• WHAT YOU ARE ASKED TO DO
According to the text about SS Rotomahana, how many minutes ahead of another iron ship was it launched?

General characteristics
- Tonnage: 183 tons
- Length: 127 ft (39 m)
- Beam: 17 ft 6 in (5.33 m)
- Height: mainmast 65 ft (20 m)
- Draught: 7 ft 6 in (2.29 m)
- Depth: 6 ft 7 in (2.01 m)
- Depth of hold: 7 ft 6 in (2.29 m)
- Deck clearance: 7 ft (2.1 m)
- Propulsion: Single-screw steamer, 50 nominal horsepower jet condensing steam engine
- Sail plan: 3-masted fore-and-aft schooner
- Speed: 10 knots (19 km/h; 12 mph)
- Boats & landing craft carried: one lifeboat, one cargo boat
- Capacity: 66 passengers

= SS Rotomahana (1876) =

Australian steamship

SS Rotomahana was an 1876 harbour steamer and the first iron vessel to be built in Auckland, though launched only 28 minutes ahead of another, though smaller, iron ship. Rotomahana was a name used by at least two other ships of the era, presumably because Rotomahana and its Pink and White Terraces had become better known after the Duke of Edinburgh visited in 1870.

• INPUT DATA
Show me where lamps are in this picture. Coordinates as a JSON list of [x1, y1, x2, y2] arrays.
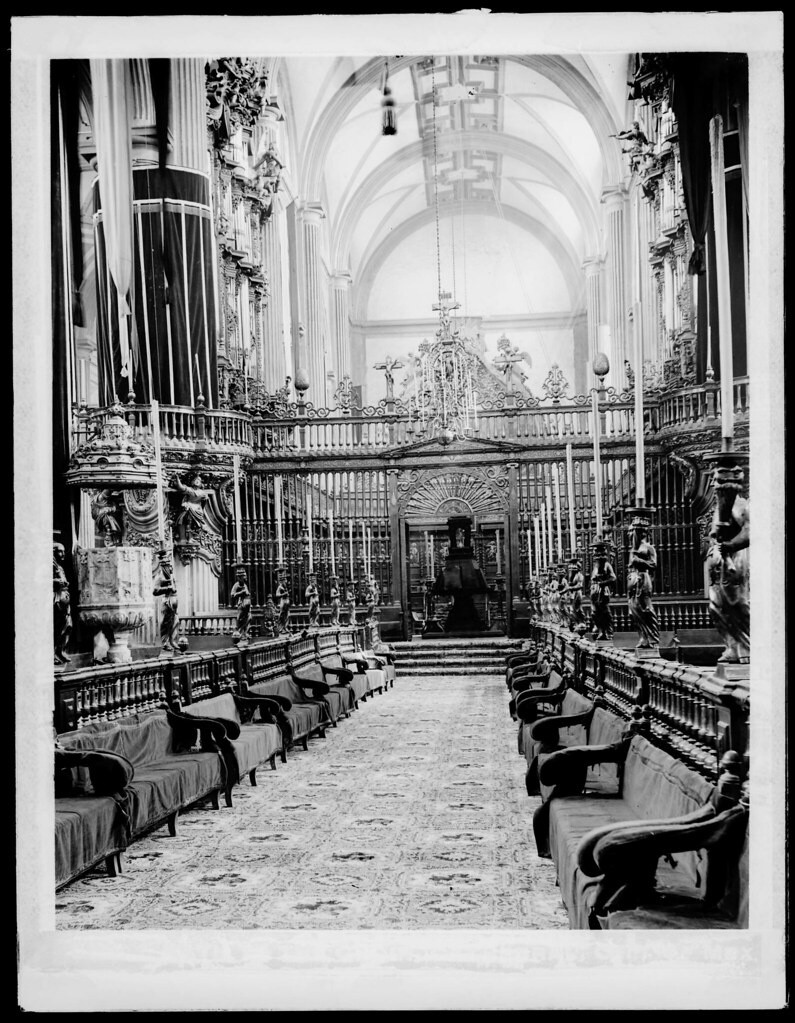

• EXPECTED ANSWER
28 minutes